PANZERKREUZER POTEMKIN

Filmkonzert mit dem Philharmonischen Orchester Freiburg

nach der Originalmusik von Nikolai Krjukow

dirigiert von Günter A. Buchwald

Am 3.12.98 um 20.00 Uhr

Im Großen Haus im Freiburger Theater

Szenenfoto Panzerkreuzer Potjemkin

Das freiburger film forum zeigt zum ersten Mal in Freiburg die vom Münchner Filmmuseum rekonstruierte, viragierte Fassung von PANZERKREUZER POTEMKIN. In ihr ist nicht nur die originale Szenenfolge und der historische Wortlaut der Zwischentitel in der ursprünglichen Formgebung wiederhergestellt, sondern auch die leitmotivisch wiederkehrende Revolutionsflagge rot koloriert.

Mit PANZERKREUZER POTEMKIN gelang es Sergej Eisenstein in wenigen Begebenheiten - dem Aufstand auf dem Kreuzer, der Demonstration der Bevölkerung und dem Massaker auf der Treppe - nicht nur die Aufstandsbewegung von 1905, sondern das Drama der Revolution und ihres Zusammenpralls mit den etablierten Mächten auf seinen klassischen Ausdruck zu bringen.Szenenfoto Panzerkreuzer Potjemkin PANZERKREUZER POTEMKIN ist in Form einer Chronik gestaltet, die die Ereignisse unmittelbar, unter Wahrung der Einheit von Zeit und Raum, widerspiegelt. Zugleich besitzt diese Chronik aber auch die genau berechnete Form einer fünfaktigen Tragödie: "Menschen und Maden", "Tragödie auf dem Schiff", "Ein Toter ruft auf", "Die Treppe von Odessa", "Begegnung mit dem Geschwader". Eine bis dahin unbekannte Rhythmik und Dynamik des Schnitts macht diesen Revolutionsfilm zu einem besonders eindringlichen Werk, das die Herrschenden und Beherrschten polemisch kontrastiert und den Zuschauer über den Weg der Emotionen zu politischen Erkenntnissen führen will.

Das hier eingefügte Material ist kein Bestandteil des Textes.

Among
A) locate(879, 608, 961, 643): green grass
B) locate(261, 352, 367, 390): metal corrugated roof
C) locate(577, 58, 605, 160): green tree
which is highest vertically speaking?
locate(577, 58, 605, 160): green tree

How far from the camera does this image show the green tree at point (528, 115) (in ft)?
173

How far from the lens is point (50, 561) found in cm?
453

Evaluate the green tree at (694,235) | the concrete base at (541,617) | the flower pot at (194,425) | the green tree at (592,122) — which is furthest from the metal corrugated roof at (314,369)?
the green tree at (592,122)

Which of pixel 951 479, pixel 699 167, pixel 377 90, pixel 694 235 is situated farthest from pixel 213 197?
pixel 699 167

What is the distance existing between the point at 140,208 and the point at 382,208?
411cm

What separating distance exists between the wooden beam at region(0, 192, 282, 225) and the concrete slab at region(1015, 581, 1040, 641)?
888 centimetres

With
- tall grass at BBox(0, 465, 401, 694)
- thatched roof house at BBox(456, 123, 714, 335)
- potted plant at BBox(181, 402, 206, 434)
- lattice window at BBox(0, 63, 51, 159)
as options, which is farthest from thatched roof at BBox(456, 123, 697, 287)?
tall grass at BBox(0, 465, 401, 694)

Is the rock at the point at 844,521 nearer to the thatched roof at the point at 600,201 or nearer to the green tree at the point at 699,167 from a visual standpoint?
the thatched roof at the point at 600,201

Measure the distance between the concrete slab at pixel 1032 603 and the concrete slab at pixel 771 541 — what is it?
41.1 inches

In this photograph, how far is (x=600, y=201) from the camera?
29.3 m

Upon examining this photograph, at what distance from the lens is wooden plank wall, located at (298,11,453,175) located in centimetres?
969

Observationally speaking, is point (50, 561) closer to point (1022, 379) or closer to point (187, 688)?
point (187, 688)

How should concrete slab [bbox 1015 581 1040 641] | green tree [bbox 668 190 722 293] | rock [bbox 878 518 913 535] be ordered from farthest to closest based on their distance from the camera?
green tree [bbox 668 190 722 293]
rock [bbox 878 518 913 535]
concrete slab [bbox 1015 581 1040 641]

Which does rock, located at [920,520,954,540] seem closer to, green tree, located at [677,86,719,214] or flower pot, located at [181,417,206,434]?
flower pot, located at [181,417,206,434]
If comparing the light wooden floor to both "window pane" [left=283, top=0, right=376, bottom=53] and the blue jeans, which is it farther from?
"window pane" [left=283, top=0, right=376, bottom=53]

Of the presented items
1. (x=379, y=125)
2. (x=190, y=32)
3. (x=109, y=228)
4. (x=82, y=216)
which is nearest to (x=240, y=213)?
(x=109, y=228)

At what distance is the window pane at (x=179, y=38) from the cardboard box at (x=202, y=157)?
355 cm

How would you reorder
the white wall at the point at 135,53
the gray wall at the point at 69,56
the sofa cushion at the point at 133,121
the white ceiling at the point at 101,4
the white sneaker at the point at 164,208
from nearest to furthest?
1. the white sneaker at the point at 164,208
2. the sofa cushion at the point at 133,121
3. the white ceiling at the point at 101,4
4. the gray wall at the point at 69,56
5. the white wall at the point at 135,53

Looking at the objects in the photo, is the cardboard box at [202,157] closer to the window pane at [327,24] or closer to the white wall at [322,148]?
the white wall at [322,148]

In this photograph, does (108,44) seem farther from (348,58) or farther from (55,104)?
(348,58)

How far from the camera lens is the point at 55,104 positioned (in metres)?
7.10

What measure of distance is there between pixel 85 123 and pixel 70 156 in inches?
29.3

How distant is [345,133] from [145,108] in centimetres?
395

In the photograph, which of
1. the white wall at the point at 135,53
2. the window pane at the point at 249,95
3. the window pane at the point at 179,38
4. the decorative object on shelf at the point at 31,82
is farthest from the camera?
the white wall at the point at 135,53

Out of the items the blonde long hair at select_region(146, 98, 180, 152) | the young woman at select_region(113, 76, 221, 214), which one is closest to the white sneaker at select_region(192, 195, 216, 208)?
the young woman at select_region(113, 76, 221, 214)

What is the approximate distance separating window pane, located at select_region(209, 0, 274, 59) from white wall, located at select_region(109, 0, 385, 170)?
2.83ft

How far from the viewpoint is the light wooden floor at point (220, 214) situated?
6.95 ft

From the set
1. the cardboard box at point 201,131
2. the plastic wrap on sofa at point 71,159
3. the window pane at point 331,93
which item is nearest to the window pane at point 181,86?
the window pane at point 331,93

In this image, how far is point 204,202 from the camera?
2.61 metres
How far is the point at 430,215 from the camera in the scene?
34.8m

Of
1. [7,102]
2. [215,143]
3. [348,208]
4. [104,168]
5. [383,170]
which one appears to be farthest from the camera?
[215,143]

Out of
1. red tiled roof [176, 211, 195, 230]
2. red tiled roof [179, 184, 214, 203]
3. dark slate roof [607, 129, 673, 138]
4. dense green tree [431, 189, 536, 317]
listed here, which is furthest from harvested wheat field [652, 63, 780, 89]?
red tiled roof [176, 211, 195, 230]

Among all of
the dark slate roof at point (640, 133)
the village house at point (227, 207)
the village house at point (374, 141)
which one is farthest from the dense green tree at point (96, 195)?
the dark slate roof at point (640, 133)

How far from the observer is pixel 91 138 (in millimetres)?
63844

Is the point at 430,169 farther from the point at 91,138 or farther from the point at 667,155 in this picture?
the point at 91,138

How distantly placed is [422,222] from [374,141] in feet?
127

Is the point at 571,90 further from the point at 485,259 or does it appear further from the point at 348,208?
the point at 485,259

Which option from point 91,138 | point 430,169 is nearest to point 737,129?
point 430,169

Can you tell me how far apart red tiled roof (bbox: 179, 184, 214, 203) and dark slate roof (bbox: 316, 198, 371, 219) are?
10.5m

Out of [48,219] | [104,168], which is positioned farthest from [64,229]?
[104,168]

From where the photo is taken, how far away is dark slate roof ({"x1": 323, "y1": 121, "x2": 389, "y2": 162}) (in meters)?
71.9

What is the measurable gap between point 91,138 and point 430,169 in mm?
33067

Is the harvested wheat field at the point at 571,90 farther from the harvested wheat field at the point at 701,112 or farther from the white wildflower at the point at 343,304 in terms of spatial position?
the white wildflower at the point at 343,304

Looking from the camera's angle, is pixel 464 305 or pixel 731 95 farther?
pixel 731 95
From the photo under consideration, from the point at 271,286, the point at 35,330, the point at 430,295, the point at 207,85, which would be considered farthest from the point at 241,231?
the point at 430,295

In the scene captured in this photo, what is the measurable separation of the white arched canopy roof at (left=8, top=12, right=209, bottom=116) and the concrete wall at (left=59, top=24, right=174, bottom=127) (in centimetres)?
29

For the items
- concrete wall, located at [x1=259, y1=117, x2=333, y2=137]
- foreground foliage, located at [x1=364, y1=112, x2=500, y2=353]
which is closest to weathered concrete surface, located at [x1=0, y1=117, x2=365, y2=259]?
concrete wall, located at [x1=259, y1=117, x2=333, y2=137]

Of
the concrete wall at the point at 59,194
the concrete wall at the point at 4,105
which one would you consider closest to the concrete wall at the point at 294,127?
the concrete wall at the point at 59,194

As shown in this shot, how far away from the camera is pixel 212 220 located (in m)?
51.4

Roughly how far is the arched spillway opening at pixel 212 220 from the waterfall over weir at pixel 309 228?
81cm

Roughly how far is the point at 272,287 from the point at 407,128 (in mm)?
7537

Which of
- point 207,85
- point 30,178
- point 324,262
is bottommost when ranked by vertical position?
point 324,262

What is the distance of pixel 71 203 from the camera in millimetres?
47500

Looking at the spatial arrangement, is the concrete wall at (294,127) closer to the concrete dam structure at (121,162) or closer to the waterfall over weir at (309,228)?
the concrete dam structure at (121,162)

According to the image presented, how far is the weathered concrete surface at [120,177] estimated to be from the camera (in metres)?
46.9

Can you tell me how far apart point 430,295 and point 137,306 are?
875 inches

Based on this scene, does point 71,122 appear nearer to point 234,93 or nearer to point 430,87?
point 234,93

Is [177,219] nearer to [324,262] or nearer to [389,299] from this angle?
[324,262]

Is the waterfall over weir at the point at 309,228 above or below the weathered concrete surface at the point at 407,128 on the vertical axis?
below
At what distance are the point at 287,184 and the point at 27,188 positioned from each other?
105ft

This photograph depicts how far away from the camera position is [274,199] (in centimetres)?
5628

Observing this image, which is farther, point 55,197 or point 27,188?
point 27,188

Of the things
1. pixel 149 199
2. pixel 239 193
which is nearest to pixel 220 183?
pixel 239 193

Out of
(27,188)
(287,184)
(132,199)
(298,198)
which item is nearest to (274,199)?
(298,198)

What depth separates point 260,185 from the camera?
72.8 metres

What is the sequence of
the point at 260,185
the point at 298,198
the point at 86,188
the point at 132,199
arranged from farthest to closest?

Filmhistorisch erlangte PANZERKREUZER POTEMKIN durch Sergej Eisensteins Montagekunst Berühmtheit: In kühner und gelungener Manier setzt die Schnittfolge steinerne Löwen scheinbar in Bewegung.


PANZERKREUZER POTEMKIN: Sowjetunion 1925, 35 mm, s/w, 74 Min., Regie: Sergej M. Eisenstein; Buch: Nina Agadshanowa-Schutko, Sergej Eisenstein; Kamera: Eduard Tissè; Darsteller: Alexander Antonov, Wladimir Barski, Grigori Alexandrov, Vladimir Baksky, Mikhail Gomarov, Mitglieder des Proletkult-Ensembles, Mannschaften der Roten Flotte und EinwohnerInnen Odessas.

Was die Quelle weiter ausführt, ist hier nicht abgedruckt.